|POLICY SOURCE: Catalog CPLA - Graduate Program Descriptions||POLICY NO.: 4691|
|TITLE: MS - Global Strategic Communication||SUBMITTED BY: Liz Fox|
|DATE: August 19, 2013||APPROVED BY: Liz Fox|
The master of science program in global strategic communication stresses the development of strategic communication, new media and various forms of corporate communication. The degree program combines theory and document analysis with practice in generating written documents in a wide variety of forms and styles, from research-based papers and academic articles to formal reports and proposals; revising and editing technical, scientific and managerial documents for a variety of professional purposes; designing and publishing professional-quality documents; and problem solving and communication-oriented decision making in collaborative team environments.
An applicant should have a bachelor’s degree (B.A., B.S. or B.B.A.) prior to admission. Because of the interdisciplinary nature of this graduate program, students with undergraduate degrees in a wide variety of fields (e.g., biological sciences, business, communication, computer science, engineering, English, journalism, management, psychology, and physical and social sciences) are encouraged to apply.
The admission decision is based on a review of the application documentation including transcripts of all undergraduate and graduate work taken previously, two letters of recommendation from academic or professional sources, a statement of objectives and previous work experience. Although taking the GRE is not required, a satisfactory GRE score can strengthen the applicant’s admission package.
General admission requirements and the process for applying are presented in the Academic Overview section of the university catalog.
The program consists of 36 credit hours of approved graduate coursework, including required, advanced and elective courses tailored to meet the student’s professional needs. Students are required to complete 15 credit hours of core courses, 12 credit hours of advanced coursework in strategic global communication and three elective credit hours. To complete the program, a student either produces and defends a design project (six credit hours of COM 5990) or thesis (six credit hours of COM 5999), or takes an additional six credit hours of coursework and passes a final program examination. Students may choose to focus their study in the technical specialization (takes the place of nine credit hours of advanced coursework).

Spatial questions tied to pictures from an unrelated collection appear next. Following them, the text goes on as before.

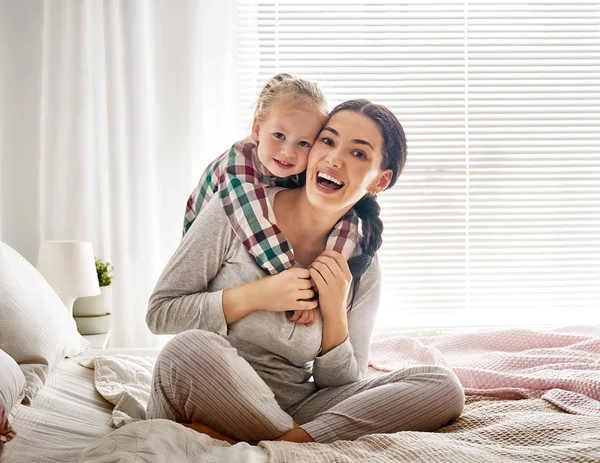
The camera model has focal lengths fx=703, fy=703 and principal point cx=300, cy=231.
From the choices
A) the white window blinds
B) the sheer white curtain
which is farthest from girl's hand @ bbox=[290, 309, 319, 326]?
the white window blinds

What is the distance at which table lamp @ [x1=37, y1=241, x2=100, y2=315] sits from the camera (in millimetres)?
2609

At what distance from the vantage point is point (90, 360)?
185 centimetres

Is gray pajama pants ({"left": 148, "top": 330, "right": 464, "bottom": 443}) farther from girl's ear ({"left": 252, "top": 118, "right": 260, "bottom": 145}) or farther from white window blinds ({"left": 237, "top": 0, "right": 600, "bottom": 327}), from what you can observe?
white window blinds ({"left": 237, "top": 0, "right": 600, "bottom": 327})

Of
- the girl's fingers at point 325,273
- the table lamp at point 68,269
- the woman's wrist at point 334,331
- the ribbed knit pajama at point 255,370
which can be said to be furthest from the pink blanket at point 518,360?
the table lamp at point 68,269

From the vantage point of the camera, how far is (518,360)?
1945 millimetres

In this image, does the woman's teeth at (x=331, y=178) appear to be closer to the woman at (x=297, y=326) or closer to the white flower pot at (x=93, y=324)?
the woman at (x=297, y=326)

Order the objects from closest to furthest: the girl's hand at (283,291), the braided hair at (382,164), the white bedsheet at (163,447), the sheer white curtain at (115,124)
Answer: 1. the white bedsheet at (163,447)
2. the girl's hand at (283,291)
3. the braided hair at (382,164)
4. the sheer white curtain at (115,124)

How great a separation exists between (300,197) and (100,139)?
1970 millimetres

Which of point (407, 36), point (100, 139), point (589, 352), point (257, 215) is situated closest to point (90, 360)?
point (257, 215)

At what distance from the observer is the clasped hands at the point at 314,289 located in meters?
1.40

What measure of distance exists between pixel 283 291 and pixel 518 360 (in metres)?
0.87

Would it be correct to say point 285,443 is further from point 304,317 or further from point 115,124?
point 115,124

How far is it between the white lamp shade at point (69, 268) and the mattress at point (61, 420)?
83 centimetres

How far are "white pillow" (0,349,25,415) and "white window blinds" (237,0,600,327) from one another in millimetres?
2425
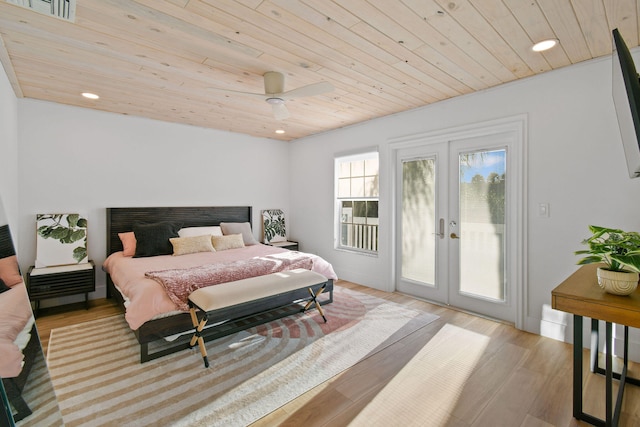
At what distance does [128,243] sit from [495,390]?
4.22m

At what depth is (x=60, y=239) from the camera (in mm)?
3641

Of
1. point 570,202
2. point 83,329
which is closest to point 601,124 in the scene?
point 570,202

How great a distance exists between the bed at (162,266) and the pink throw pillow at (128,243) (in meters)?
0.04

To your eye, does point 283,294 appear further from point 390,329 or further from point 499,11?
point 499,11

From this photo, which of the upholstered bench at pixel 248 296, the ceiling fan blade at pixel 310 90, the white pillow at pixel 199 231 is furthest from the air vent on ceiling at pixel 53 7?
the white pillow at pixel 199 231

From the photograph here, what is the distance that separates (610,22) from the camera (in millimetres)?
1997

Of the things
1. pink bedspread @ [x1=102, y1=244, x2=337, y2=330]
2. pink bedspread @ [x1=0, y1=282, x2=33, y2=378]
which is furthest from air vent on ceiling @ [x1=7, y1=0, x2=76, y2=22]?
pink bedspread @ [x1=102, y1=244, x2=337, y2=330]

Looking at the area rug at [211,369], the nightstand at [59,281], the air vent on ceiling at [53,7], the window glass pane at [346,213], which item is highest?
the air vent on ceiling at [53,7]

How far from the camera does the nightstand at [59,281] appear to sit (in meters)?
3.24

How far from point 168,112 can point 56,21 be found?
2.06 metres

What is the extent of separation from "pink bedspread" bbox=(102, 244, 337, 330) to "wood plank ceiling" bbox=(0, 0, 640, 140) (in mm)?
1877

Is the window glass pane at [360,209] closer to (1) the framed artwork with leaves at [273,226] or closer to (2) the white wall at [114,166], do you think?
(1) the framed artwork with leaves at [273,226]

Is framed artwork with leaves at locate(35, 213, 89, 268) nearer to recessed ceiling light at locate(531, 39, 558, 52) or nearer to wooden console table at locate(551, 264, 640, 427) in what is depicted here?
wooden console table at locate(551, 264, 640, 427)

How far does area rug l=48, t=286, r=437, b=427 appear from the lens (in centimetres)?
188
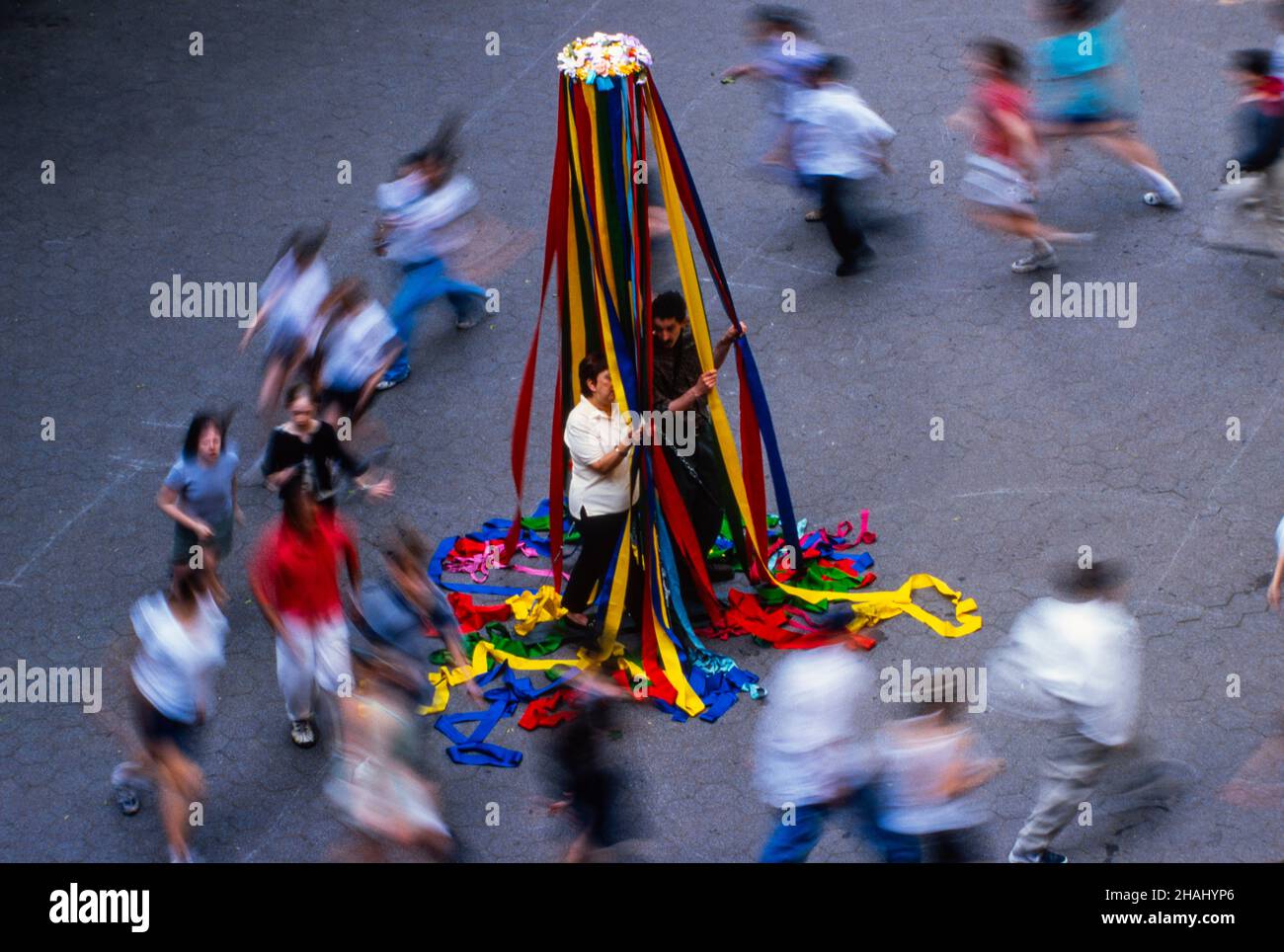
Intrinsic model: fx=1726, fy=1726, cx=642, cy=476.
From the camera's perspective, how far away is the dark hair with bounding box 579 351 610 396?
7.82 meters

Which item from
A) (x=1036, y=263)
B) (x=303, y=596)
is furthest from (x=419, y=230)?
(x=1036, y=263)

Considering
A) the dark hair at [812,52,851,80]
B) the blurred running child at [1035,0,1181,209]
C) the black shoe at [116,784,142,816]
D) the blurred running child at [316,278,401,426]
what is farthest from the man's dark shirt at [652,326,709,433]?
the blurred running child at [1035,0,1181,209]

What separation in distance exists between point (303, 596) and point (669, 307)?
216cm

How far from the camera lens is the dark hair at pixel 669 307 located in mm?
8062

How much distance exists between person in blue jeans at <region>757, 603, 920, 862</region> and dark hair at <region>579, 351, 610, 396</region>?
197cm

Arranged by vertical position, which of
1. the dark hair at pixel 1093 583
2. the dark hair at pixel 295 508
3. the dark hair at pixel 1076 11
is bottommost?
the dark hair at pixel 1093 583

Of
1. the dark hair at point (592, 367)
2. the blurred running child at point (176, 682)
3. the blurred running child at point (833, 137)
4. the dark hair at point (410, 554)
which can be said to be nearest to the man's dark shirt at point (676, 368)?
the dark hair at point (592, 367)

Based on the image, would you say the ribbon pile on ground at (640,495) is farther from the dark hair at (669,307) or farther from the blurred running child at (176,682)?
Answer: the blurred running child at (176,682)

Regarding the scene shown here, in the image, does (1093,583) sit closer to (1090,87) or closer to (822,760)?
(822,760)

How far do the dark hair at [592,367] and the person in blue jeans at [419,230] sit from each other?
7.77ft

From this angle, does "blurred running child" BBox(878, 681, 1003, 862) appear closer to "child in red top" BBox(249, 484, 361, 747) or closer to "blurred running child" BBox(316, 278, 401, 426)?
"child in red top" BBox(249, 484, 361, 747)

|Core Courses (15 credit hours)||CREDITS|
|COM 5100||Communication Theory||3|
|COM 5110||Strategic Communication||3|
|COM 5120||Mass Communication and Society||3|
|COM 5130||Global Communication||3|
|COM 5140||Communication Research Methods||3|
|Advanced Courses (12 credit hours from the following)||12|
|COM 5210||International Political Communication and Global Politics|
|COM 5220||Linguistics and World Languages|
|COM 5230||Argumentation Within and Across Cultures|
|COM 5310||Visual and Graphic Communication|
|COM 5320||New Media and Strategic Communication|
|COM 5340||Services Marketing Communication|
|COM 5410||Rhetoric and Discourse|
|COM 5420||Special Topics in Communication|
|COM 5430||Independent Study|
|COM 5440||Communication Internship|
|Technical Specialization (9 credit hours)|
|COM 5510||Covering Science and Technology|
|COM 5520||Proposal Writing|
|COM 5530||Technical Editing|
|Elective (Choose one elective from fields such as business or psychology, or from the advanced course list)||3|
|COM 5990||Design Project or|
A student may choose to complete 36 credit hours of coursework without completing a thesis or design project. In that case, the student must take a final program examination no earlier than the last full semester in which the student is registered for courses.

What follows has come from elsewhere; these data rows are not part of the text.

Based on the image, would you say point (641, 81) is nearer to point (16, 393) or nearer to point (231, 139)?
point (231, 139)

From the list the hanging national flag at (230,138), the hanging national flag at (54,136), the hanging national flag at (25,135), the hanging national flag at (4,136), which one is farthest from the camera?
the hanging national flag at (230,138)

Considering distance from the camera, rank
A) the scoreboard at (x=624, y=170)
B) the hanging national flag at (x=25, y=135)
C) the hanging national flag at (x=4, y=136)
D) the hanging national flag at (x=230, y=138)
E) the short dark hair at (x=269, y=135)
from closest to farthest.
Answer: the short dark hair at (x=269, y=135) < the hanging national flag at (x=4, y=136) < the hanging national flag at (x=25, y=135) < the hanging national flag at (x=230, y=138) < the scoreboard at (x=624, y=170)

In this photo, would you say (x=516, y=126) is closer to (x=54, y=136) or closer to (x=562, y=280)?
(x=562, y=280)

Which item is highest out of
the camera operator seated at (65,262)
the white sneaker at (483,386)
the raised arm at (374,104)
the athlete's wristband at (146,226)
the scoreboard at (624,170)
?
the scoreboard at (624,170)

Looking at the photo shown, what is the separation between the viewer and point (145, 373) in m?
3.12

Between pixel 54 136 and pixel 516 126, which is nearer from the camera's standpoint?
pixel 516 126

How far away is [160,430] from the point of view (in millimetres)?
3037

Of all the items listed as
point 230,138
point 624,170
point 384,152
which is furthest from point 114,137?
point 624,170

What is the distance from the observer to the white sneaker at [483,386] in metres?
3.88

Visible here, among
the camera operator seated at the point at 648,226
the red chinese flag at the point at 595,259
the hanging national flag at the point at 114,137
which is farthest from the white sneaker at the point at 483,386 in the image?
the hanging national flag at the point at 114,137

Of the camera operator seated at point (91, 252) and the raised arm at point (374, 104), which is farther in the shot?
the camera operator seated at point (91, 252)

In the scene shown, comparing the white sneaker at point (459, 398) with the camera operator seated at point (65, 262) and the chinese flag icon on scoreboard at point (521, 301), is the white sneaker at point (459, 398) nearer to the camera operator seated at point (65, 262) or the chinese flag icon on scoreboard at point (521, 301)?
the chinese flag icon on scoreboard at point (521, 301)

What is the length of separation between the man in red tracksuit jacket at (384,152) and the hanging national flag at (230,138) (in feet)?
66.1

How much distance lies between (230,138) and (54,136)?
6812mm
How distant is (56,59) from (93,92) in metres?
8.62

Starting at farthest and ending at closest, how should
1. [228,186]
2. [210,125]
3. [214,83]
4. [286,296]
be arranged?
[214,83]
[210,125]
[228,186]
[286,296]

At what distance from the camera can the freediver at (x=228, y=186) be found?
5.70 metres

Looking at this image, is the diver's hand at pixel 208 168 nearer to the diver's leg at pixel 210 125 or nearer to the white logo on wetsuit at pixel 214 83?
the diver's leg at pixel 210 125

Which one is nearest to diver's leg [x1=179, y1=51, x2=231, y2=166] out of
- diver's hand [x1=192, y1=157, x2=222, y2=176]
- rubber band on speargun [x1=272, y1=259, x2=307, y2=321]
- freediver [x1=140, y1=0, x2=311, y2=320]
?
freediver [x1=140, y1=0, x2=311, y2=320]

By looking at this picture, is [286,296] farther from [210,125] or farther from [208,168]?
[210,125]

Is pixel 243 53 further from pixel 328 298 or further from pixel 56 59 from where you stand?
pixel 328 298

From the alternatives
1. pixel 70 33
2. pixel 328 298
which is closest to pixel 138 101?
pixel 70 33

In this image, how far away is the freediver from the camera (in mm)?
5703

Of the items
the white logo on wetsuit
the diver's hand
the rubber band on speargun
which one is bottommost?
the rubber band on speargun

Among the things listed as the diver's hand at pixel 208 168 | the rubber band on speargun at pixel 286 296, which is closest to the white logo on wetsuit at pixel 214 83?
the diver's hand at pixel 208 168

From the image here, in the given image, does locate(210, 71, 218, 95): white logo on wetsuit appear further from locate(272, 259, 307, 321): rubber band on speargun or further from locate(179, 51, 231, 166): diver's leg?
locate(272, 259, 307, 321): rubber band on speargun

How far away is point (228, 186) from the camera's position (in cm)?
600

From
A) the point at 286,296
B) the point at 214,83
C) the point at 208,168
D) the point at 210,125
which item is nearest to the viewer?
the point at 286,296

In lieu of six credit hours of coursework, the student may choose to complete either a traditional, research-based thesis or a design project (an extended problem-solving project exploring and resolving a designated situation in business, industry, government or education).
A thesis or design project proposal must be approved in advance by the student’s committee. A defense of the thesis or the design project before the student’s faculty committee is required. A unanimous vote of the student’s committee is necessary for acceptance of the thesis or design project.